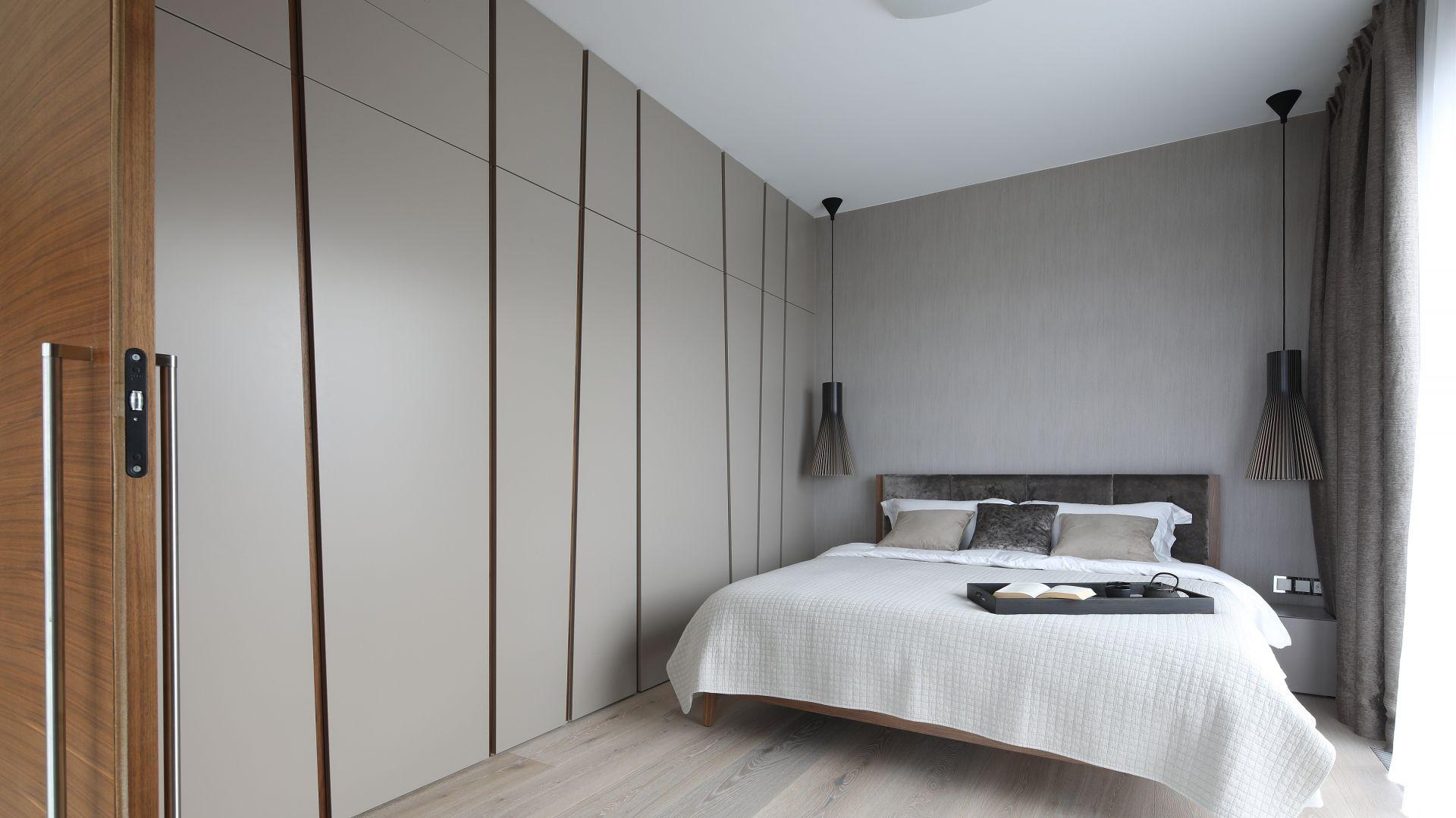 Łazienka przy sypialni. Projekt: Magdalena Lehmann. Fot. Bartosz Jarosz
-.-.-
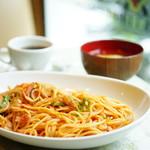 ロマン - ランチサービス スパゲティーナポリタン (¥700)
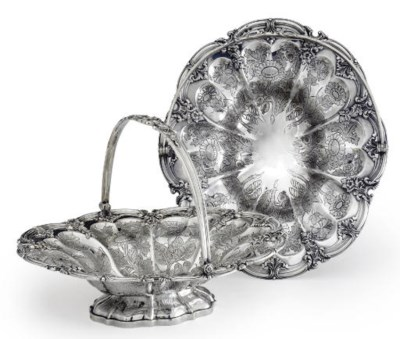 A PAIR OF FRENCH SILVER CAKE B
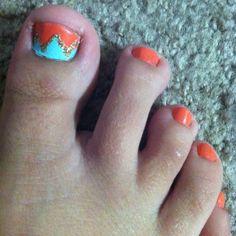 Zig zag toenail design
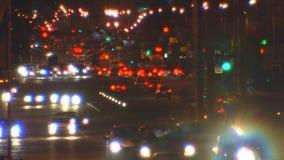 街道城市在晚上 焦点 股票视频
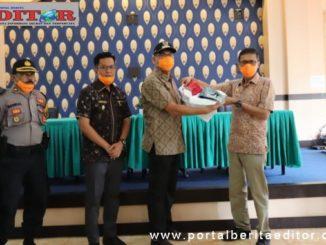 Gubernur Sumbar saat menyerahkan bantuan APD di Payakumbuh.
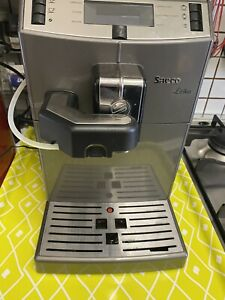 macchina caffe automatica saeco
-.-.-
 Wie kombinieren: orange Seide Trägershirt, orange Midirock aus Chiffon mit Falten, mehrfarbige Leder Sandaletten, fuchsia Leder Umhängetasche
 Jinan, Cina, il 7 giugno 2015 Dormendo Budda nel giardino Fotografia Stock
-.-.-
◆ What needs to be done ◆
Print nothing except the lines above from the one containing "A PAIR OF FRENCH SILVER CAKE B" down to the one containing "macchina caffe automatica saeco", both included, exactly as written and free of pictures.

◆ Expected answer ◆
 A PAIR OF FRENCH SILVER CAKE B
 Zig zag toenail design
 街道城市在晚上 焦点 股票视频
 Gubernur Sumbar saat menyerahkan bantuan APD di Payakumbuh.
 macchina caffe automatica saeco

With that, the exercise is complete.